[Task description] Locate every line in the data that contains the word "feet" and copy each of those lines. Case counts.

[Supplied records]
----------------
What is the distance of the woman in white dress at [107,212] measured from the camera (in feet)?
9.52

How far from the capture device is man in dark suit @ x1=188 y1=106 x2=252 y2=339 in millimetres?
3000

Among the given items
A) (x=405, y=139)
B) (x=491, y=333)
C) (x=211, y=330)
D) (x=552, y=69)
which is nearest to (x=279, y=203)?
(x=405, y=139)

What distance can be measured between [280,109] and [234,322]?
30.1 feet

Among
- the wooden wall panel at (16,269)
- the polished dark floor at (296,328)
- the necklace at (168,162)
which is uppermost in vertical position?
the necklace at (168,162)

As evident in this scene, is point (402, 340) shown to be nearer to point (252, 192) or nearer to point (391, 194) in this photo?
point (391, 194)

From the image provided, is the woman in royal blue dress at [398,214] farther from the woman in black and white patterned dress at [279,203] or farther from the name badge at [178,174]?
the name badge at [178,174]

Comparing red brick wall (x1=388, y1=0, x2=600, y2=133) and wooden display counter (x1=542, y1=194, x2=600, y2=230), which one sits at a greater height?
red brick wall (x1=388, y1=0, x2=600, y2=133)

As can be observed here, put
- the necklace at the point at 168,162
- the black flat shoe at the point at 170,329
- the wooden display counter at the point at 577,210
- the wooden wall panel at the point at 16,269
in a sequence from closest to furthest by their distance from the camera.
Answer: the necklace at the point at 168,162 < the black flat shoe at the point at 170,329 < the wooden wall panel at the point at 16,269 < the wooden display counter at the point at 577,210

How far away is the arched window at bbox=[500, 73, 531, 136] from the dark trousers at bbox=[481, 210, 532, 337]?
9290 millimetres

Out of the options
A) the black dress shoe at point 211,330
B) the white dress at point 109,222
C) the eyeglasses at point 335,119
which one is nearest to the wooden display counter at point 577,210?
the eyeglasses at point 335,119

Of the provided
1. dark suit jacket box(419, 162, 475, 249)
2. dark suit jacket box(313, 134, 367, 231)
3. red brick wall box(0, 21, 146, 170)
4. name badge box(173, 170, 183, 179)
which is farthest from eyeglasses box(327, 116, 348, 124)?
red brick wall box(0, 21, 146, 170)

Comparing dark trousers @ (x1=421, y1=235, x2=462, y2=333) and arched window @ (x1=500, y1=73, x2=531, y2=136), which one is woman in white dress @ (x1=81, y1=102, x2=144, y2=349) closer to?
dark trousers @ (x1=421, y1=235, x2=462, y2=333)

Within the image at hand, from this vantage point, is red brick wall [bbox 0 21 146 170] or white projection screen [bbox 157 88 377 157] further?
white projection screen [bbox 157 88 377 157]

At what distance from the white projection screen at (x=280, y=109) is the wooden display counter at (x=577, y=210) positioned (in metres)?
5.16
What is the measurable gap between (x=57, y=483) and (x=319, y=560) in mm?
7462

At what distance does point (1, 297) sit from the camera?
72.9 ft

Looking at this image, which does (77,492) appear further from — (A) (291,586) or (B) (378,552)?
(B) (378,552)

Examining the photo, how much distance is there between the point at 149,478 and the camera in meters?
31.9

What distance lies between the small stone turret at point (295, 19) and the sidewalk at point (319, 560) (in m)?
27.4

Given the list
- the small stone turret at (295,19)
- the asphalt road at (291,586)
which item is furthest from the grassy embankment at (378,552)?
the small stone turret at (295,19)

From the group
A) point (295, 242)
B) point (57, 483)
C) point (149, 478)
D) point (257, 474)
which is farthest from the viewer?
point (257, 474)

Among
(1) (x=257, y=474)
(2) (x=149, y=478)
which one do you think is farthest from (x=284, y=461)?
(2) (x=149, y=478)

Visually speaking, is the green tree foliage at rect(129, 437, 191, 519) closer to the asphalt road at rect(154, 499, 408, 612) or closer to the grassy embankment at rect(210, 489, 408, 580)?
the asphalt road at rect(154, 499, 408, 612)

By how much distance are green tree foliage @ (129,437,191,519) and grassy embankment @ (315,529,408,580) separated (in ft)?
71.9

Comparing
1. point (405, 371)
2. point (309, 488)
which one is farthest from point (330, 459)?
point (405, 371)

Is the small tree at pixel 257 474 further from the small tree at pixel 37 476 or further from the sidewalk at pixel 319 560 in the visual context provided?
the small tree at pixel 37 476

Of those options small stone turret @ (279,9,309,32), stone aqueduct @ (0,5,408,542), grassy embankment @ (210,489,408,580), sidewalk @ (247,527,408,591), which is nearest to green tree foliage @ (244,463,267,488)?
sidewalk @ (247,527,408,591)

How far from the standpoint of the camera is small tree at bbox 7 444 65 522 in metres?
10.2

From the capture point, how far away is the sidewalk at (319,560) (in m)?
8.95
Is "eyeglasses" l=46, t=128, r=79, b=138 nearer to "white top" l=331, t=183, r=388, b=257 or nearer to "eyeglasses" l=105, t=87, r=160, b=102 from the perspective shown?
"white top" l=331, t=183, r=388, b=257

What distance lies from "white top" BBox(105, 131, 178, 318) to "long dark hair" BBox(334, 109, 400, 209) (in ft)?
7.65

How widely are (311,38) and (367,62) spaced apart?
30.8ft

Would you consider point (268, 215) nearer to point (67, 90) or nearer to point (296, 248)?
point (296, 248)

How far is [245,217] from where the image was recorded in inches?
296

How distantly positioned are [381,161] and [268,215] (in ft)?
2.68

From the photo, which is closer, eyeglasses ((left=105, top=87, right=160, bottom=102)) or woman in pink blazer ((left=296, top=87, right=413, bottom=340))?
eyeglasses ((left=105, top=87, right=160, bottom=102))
----------------
[Written solution]
What is the distance of the woman in white dress at [107,212] measured from the camera (in feet)?
30.1 feet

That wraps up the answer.